Sometimes people look at Sara Hughes' paintings and ask her whether she's been taking mind-altering drugs. You can see why they might. But then you look at Hughes, who manages to be both beautiful and demure, look again at those works, observe how meticulous and controlled they are, and think: chance would be a fine thing.
I had high hopes she might turn out to be quite stroppy. She left a message confirming our interview time and requesting that we didn't identify where her studio is.
We were hardly likely to publish her address, but she's a bit nervy about such things, apparently, because she shares the space with her husband, Gregor Kregar, the sculptor, and "it is quite a private sort of space". Then she said the studio was a bit chaotic at the moment - they are both preparing for exhibitions - so she would "just like to have a say" in the sort of photo taken of her.
All of which was promising, in a bossy, slightly paranoid sort of way.
When we do turn up at the top- secret studio door, I tell her it would be quite difficult to describe where it is anyway. She looks a bit abashed and mutters something more about it being private and so on. But she is friendly - and in the end didn't attempt to have any sort of say in how she was photographed. She was sweet and amenable and proved very good at posing - something hardly anyone is good at.
This takes considerable confidence, which you can tell she has from looking at her work.
After the photo, we go to a cafe and, while I am looking at her, it is the changing, folding in on themselves patterns of her paintings I can still see. This is quite a good thing from my point of view, because she has one of those faces other women are envious of. Also, she is slender and elegant. The owner of the cafe stops by to say: "How are you, famous lady?" She looks faintly mortified, while I grin and parrot: "Famous?" "In my own little world," she says, mocking.
She may not be famous, or not yet, but she is certainly having a very good year. This week she won the Paramount Award at the Wallace Art Awards. She gets a cheque for $35,000, part of which goes towards an overseas residency. She also, although she doesn't mention it, won the 2D (which is painting, photography - anything two-dimensional) section of this year's Norsewood Art Award.
She is very good, but if you ask when she first knew she was good, she says, "I don't know if I am good ... I think maybe if I thought I was good I probably wouldn't keep making work." Which is not the same as the necessity of having "some sort of self-belief. I think as an artist you have to believe in what you do because no one else is going to believe in it - especially to start with, perhaps."
She likes patterns and playing with space. God knows how she's done these recent paintings. They do your eyes in, with their repetitions. Making them must be like painting in a maze. I ask her what the inside of her head looks like and she obligingly tilts her head forward and says, "You can have a look".
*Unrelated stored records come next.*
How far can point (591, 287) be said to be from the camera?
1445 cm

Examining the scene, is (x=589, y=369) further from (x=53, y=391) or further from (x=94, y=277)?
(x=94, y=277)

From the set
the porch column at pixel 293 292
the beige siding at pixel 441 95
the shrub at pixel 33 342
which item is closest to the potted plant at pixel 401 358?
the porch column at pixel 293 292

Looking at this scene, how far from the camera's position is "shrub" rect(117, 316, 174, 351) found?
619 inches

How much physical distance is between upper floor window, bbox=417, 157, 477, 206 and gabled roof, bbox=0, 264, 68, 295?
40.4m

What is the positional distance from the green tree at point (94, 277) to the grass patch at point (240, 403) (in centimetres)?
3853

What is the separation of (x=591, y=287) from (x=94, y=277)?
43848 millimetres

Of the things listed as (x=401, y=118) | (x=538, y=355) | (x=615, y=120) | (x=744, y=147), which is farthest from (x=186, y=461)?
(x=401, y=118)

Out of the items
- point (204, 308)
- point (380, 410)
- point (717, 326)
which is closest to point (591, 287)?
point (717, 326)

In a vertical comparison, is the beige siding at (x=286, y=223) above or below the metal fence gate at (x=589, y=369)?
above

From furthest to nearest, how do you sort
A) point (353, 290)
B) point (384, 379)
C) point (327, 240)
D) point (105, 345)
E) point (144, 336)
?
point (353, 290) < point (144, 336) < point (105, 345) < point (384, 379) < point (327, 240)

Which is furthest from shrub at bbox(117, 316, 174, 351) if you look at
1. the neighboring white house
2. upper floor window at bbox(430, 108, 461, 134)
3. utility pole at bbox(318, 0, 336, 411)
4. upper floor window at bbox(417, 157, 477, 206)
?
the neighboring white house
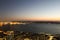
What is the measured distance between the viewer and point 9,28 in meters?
2.86

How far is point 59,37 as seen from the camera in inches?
111

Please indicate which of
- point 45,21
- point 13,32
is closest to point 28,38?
point 13,32

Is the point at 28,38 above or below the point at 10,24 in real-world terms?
below

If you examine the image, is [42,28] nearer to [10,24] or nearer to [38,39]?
[38,39]

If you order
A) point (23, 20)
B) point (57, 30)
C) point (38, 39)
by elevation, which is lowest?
point (38, 39)

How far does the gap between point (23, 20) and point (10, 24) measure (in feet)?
1.04

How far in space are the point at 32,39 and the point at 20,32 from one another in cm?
28

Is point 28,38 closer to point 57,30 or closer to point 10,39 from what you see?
point 10,39

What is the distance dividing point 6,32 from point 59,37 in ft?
3.44

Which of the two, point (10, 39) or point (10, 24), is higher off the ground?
point (10, 24)

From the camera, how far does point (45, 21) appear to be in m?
3.07

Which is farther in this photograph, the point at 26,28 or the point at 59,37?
the point at 26,28

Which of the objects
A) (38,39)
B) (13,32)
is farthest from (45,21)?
(13,32)

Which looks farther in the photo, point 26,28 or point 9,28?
point 26,28
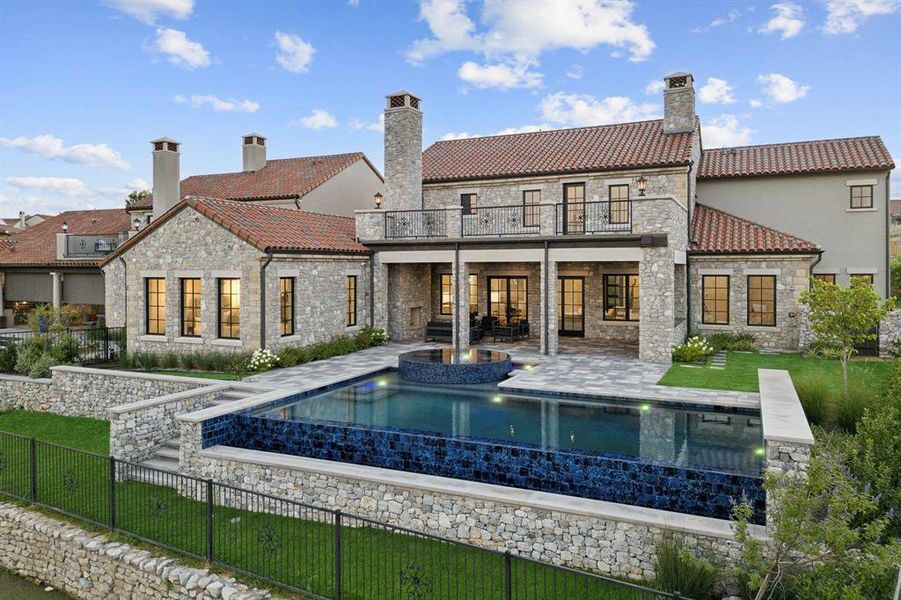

Then, seriously - because she is a very serious young woman - she talks about how "the contemporary society we live in is so full of a bombardment of images that I think most people's heads look quite sort of fragmented. So maybe in my head there's quite a lot of aspects of other sorts of space, like a cyberspace world. So maybe in my head there's a lot of questioning about space and how we conceive space."
I told her what I felt looking at her paintings and she says, "These particular works, sometimes you feel like you're moving in and out, or the space is pushing back on itself, or it's sort of contorting".
You can also tell quite a lot about the artist by looking at her work. Not in any autobiographical sense, "or so much about me personally", she says. I'm not so sure. She was meticulous (my word) even as a child, although she prefers "probably quite organised. Yeah, I guess, that's an aspect of how I operate."
She and Kregar featured in a Metro story recently about young homeowners. They live in Avondale. In a new house. The gist of which was that is not the sort of place you'd expect artists to live. Artists are supposed to live in cool squalor. I didn't want to say that young artists - she laughs and says you can be a "young artist" until you're about 45; she is 34 - are a bit boring.
So I settle for asking whether they lead clean, dull lives. "Oh, not all of them," she says. But she does. She had already attempted, and failed, to convince me that "If you come to the studio some days, you'd think I'm completely un-ordered".
You suspect her idea of mess might not be other people's. She says she is the "typical" oldest child, of five, "the driven, obsessive one". She is very controlled, I say. "And I didn't say controlling."
"I might be that as well, actually," she says. "You'll have to ask Gregor about that. I think there's definitely aspects of control in my nature, or I wouldn't do the kind of work, or I wouldn't do what I do."
What she does is work. I ask what she likes to do when she isn't working. And she says, "Hmm. I don't really do anything. I'm quite boring. I think I'm actually quite boring, Michele, sorry. People say, 'What have you been up to' and I'm like, 'Oh, I've been at the studio'. We go to openings sometimes and look at other people's work, talk about art to other people. Probably a little bit obsessive, sometimes."
I ended up liking her as much as I like the art. But then she phoned again and wanted her quotes sent to her. She says she's been misquoted before. This is what tape recorders are for. I thought we'd got on well enough to cajole her out of this, so I say: "Are you being controlling again, Sara?" But she's gone madame-ish and says in future she'll make sure this condition is met. She'll learn from this mistake, she says. I hope she does because she's nicer and smarter than this makes her sound.